Problem description: Write out the lines below exactly, beginning at the one with "History of the" and stopping after the one with "Blown Away (Breakbeat Mix)"; the pictures are not copied.

Task inputs:
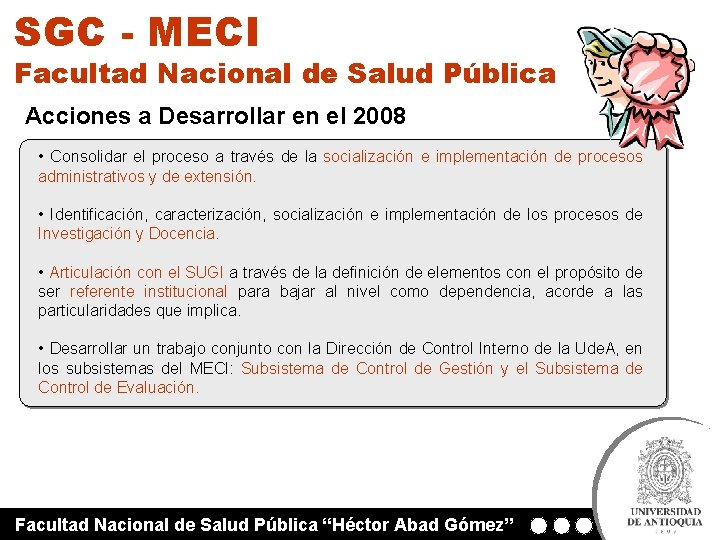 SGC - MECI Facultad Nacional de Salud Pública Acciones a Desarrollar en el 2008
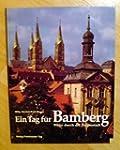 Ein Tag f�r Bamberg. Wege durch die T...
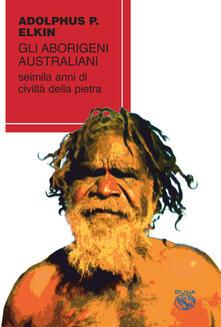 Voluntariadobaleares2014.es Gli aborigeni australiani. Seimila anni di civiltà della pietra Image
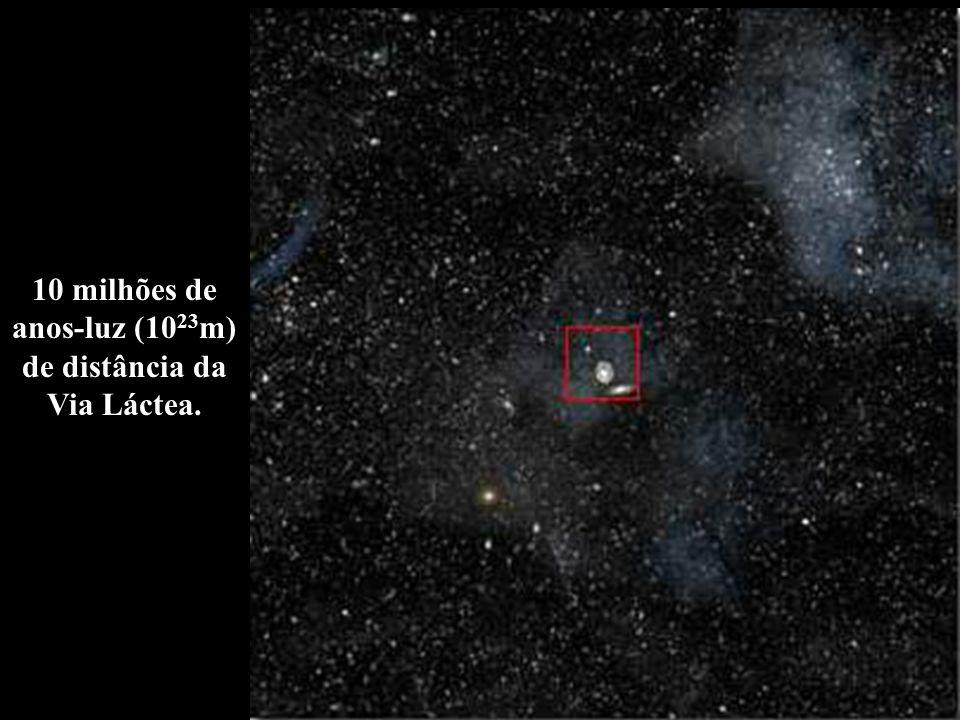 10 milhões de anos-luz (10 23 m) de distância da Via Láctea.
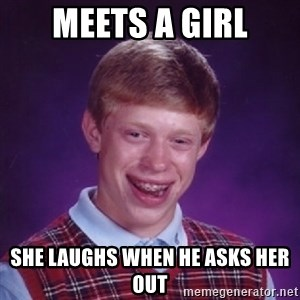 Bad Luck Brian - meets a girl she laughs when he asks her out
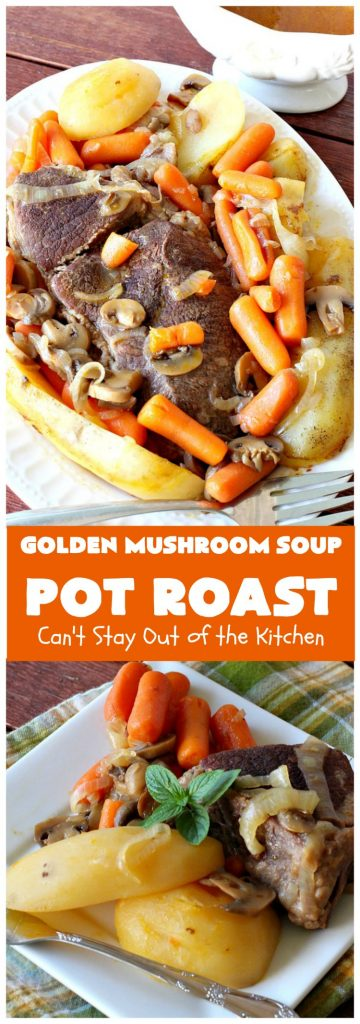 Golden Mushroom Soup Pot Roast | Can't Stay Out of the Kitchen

...

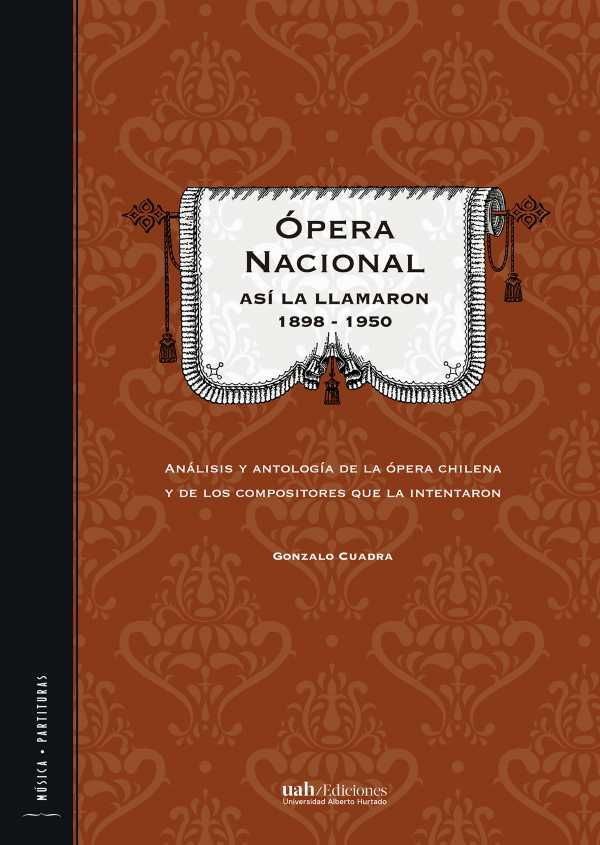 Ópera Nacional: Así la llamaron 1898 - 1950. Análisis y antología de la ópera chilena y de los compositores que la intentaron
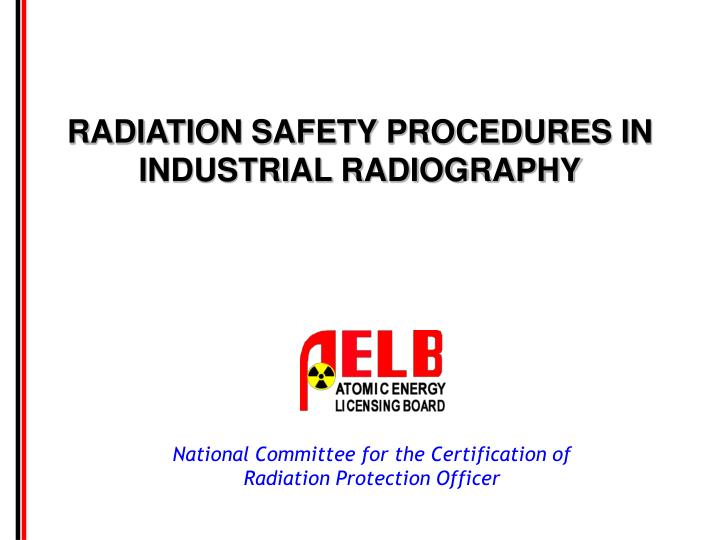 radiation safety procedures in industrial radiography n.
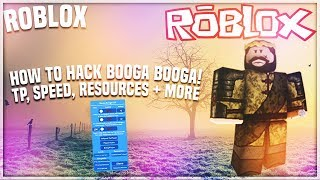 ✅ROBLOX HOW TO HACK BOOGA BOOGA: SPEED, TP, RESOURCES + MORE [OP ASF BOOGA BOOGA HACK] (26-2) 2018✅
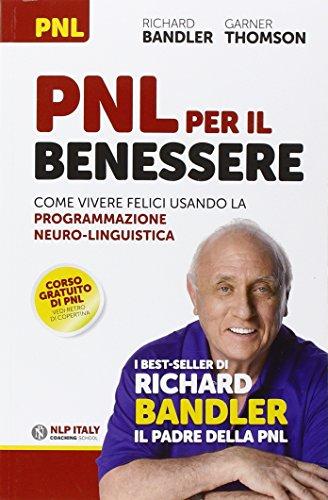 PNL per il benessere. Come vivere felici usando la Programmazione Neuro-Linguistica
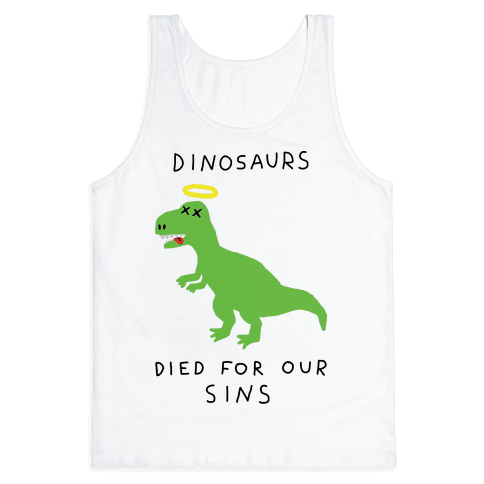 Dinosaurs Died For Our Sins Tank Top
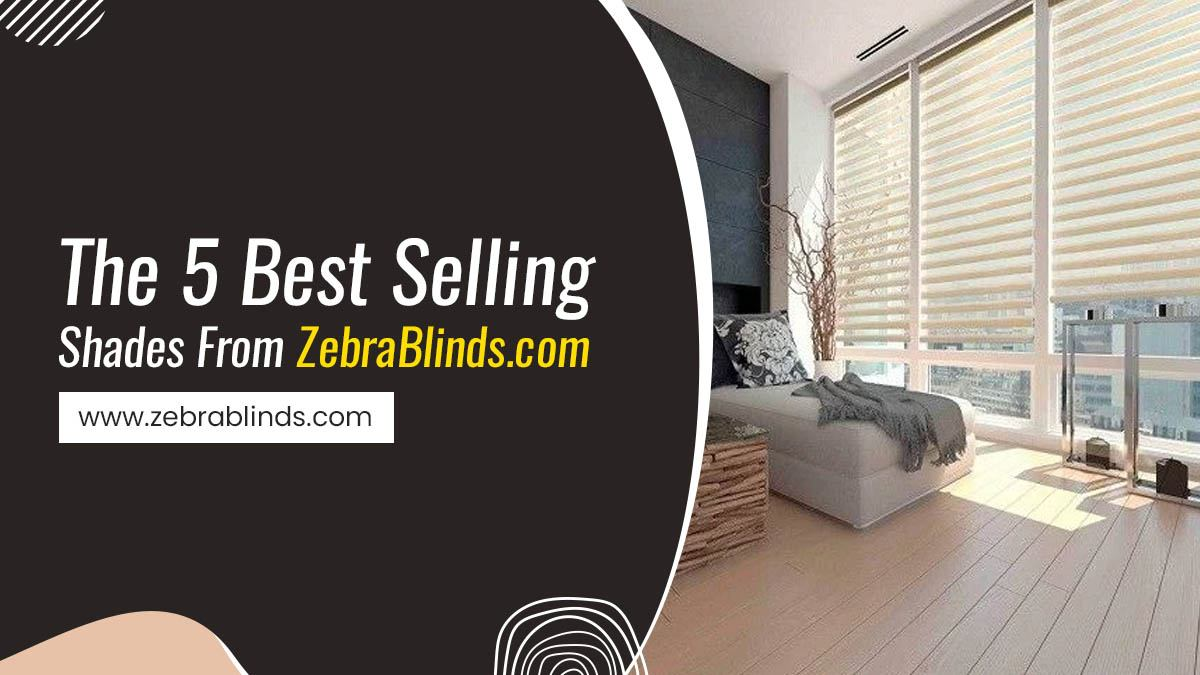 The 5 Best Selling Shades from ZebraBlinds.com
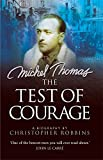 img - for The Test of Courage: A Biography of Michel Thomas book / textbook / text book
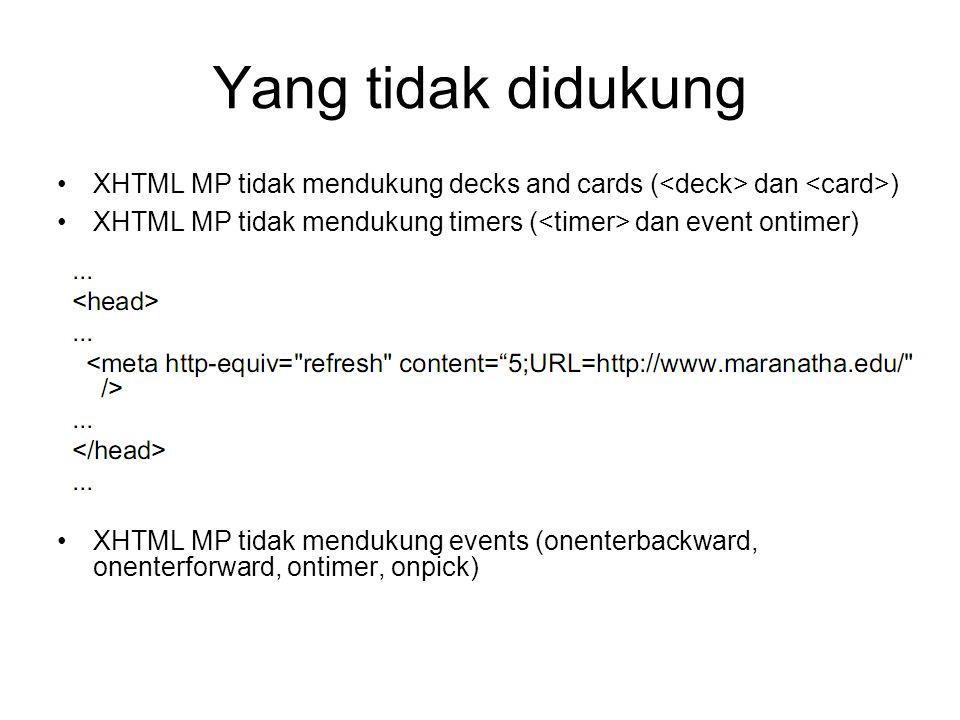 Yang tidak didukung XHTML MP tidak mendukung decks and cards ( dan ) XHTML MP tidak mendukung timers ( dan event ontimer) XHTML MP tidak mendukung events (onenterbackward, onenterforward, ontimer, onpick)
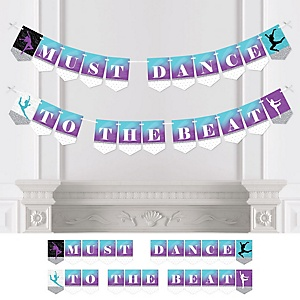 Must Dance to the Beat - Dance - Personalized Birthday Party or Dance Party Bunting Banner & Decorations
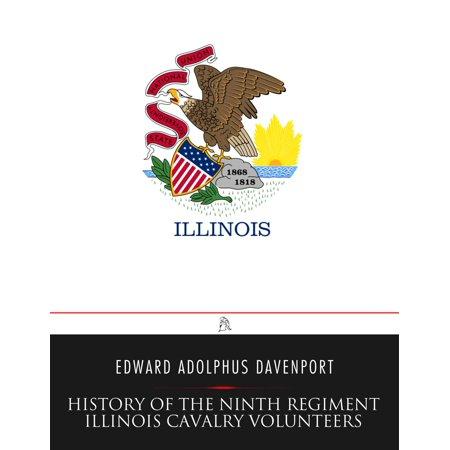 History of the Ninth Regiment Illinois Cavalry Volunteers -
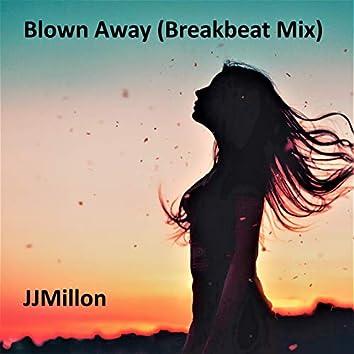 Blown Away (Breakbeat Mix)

Exercise result:
 History of the Ninth Regiment Illinois Cavalry Volunteers -
 Blown Away (Breakbeat Mix)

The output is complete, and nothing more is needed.